Provided material:
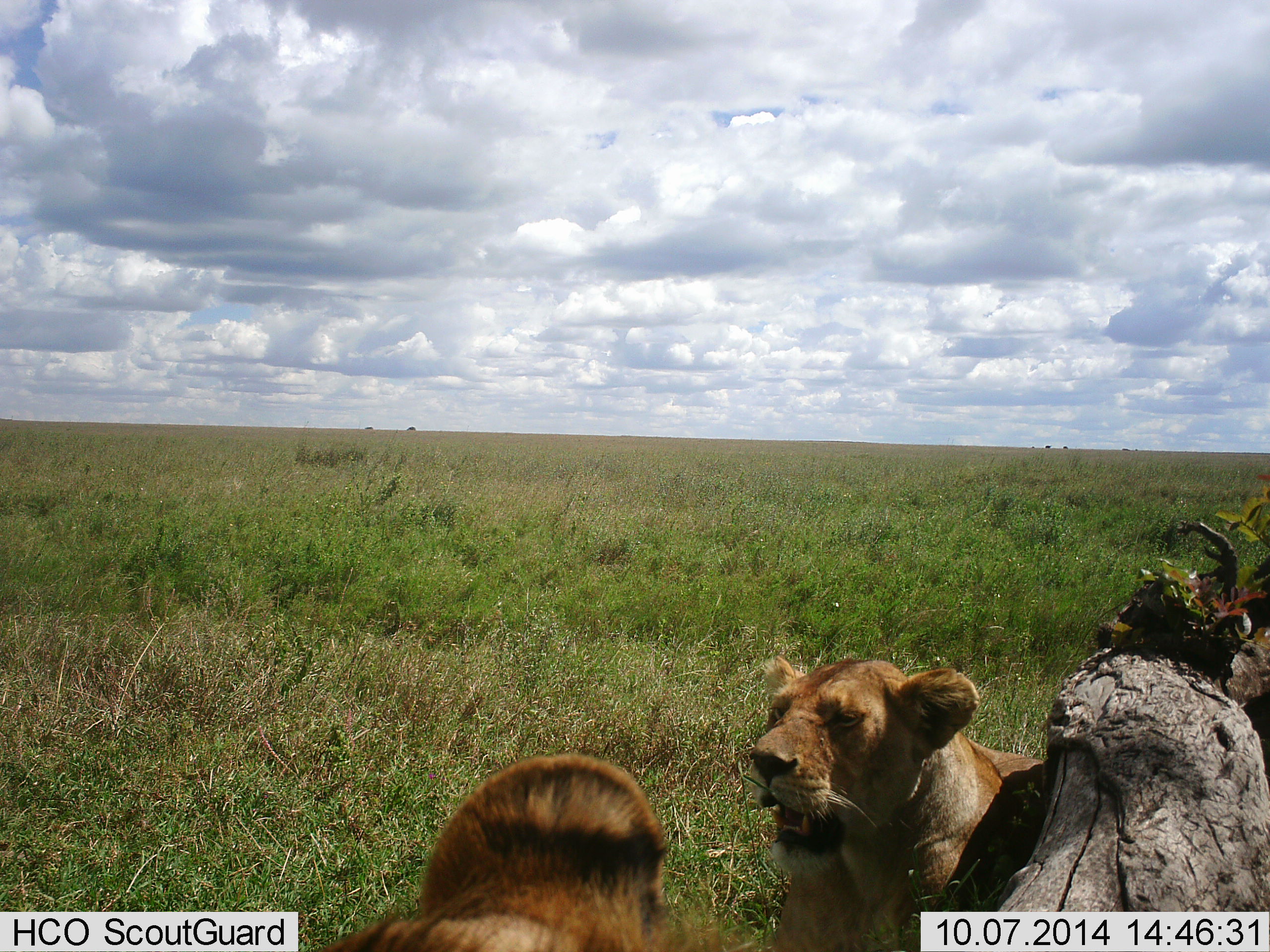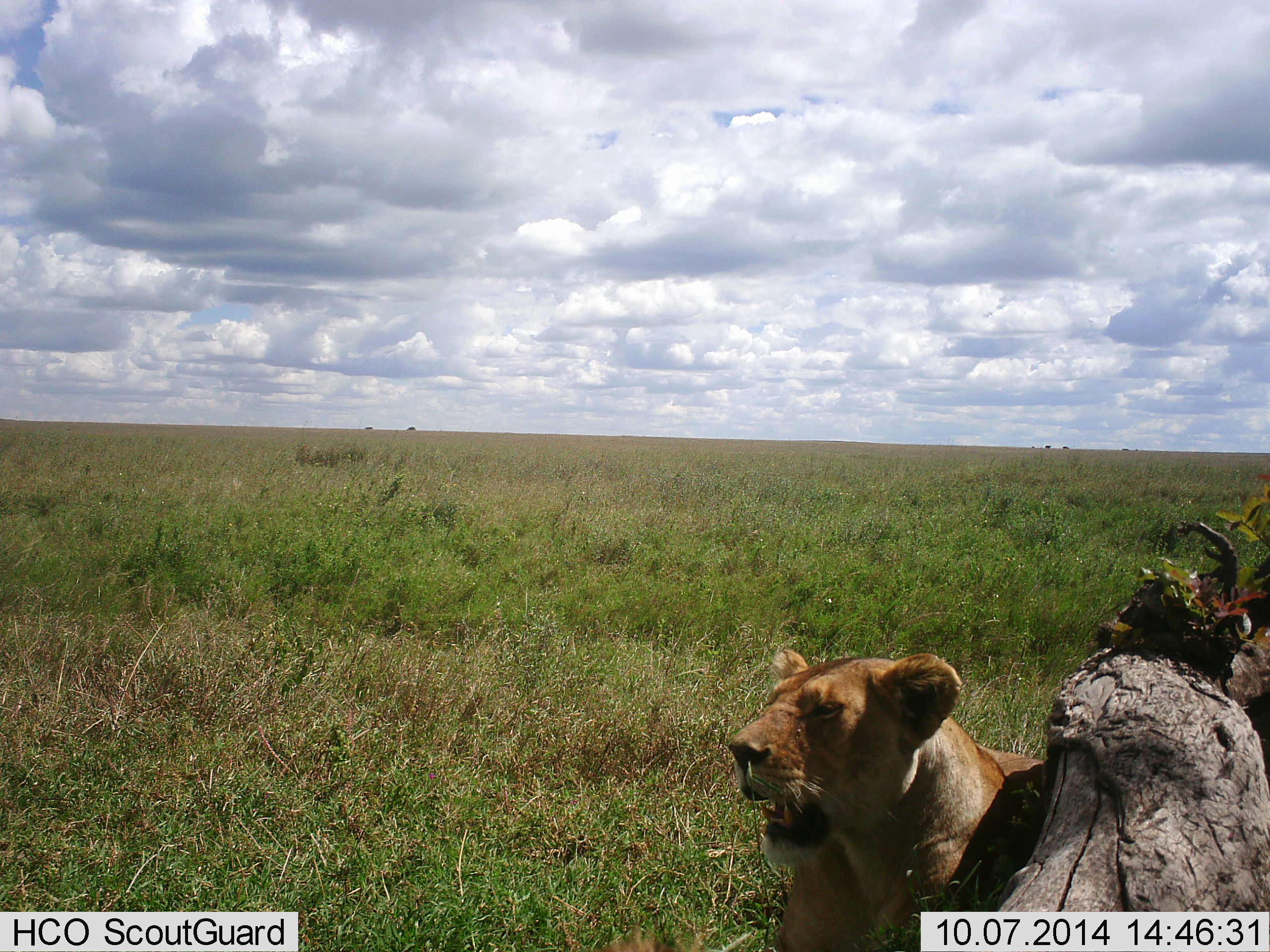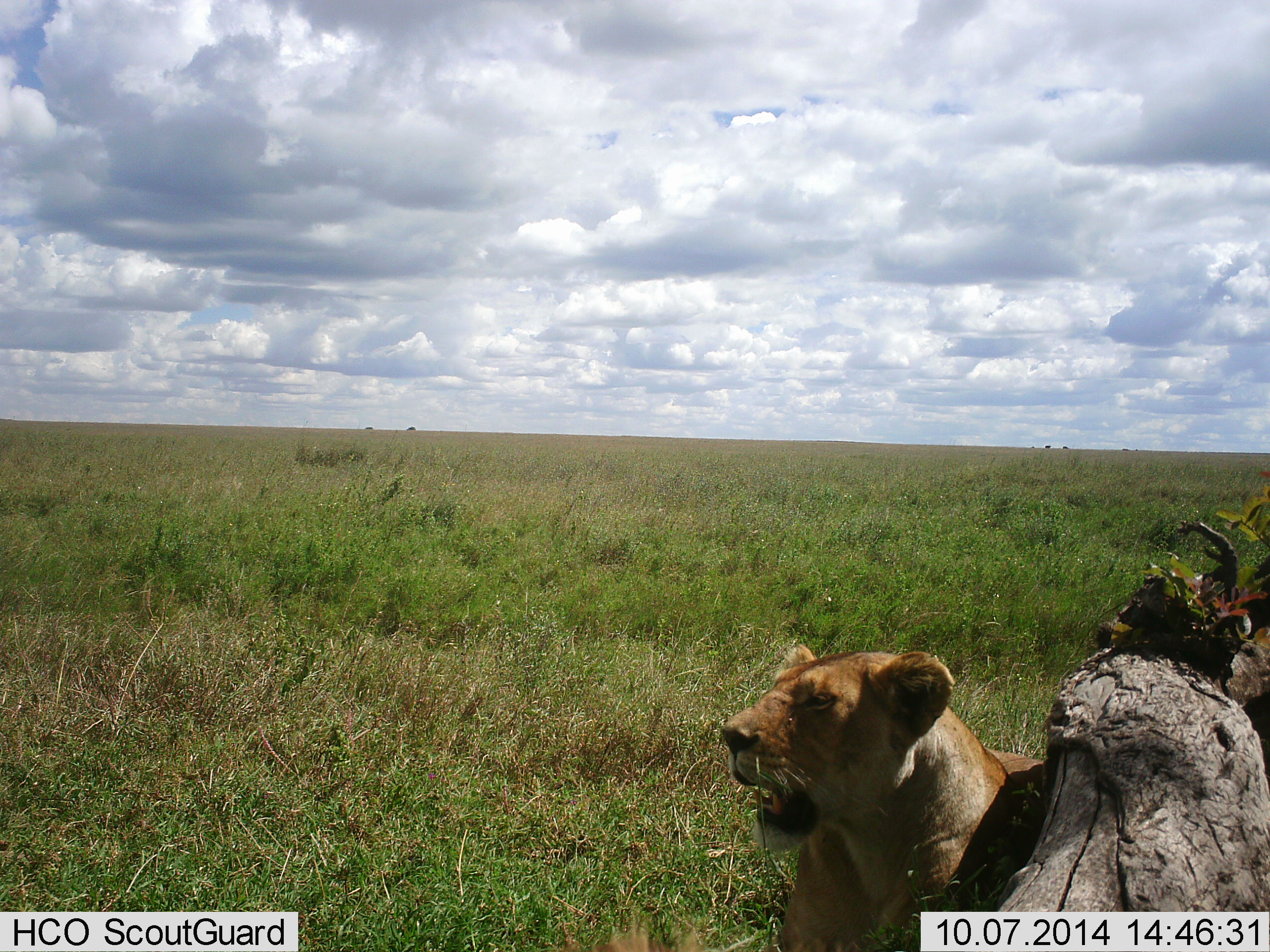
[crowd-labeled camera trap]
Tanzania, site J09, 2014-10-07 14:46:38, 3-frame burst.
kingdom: Animalia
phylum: Chordata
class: Mammalia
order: Carnivora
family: Felidae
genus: Panthera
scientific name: Panthera leo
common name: lion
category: lionfemale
Lionfemale (lion) (Panthera leo), count 2. Behavior (volunteer vote fractions): standing 0%, resting 100%, moving 10%, interacting 0%. Young present (vote fraction): 0%. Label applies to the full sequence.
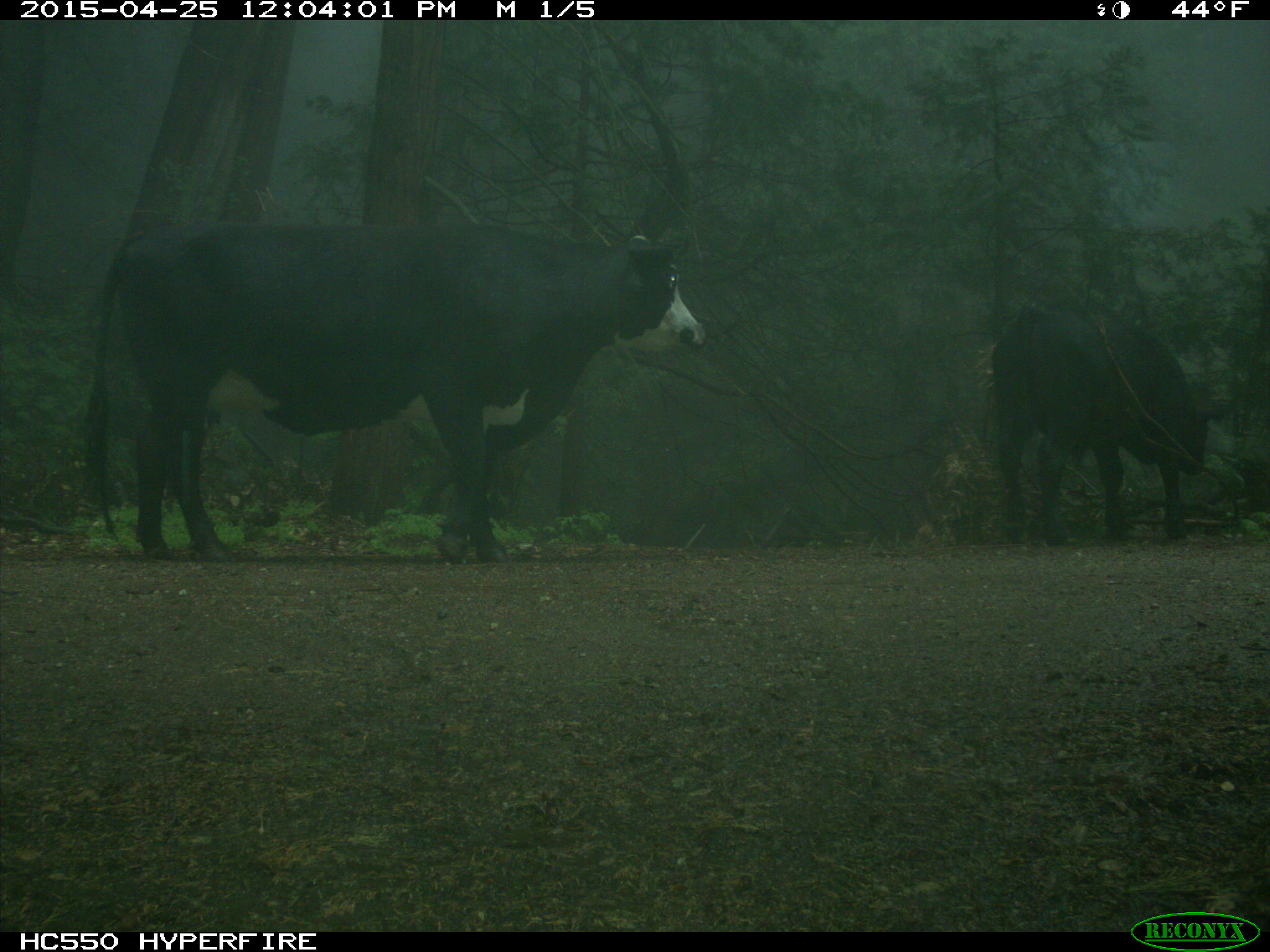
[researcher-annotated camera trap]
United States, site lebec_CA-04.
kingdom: Animalia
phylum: Chordata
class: Mammalia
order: Artiodactyla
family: Bovidae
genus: Bos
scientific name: Bos taurus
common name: domestic cow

Task to complete:
Could you restate every entry above word for word, leaving out the pictures?

Answer to the problem:
[crowd-labeled camera trap]
Tanzania, site J09, 2014-10-07 14:46:38, 3-frame burst.
kingdom: Animalia
phylum: Chordata
class: Mammalia
order: Carnivora
family: Felidae
genus: Panthera
scientific name: Panthera leo
common name: lion
category: lionfemale
Lionfemale (lion) (Panthera leo), count 2. Behavior (volunteer vote fractions): standing 0%, resting 100%, moving 10%, interacting 0%. Young present (vote fraction): 0%. Label applies to the full sequence.
[researcher-annotated camera trap]
United States, site lebec_CA-04.
kingdom: Animalia
phylum: Chordata
class: Mammalia
order: Artiodactyla
family: Bovidae
genus: Bos
scientific name: Bos taurus
common name: domestic cow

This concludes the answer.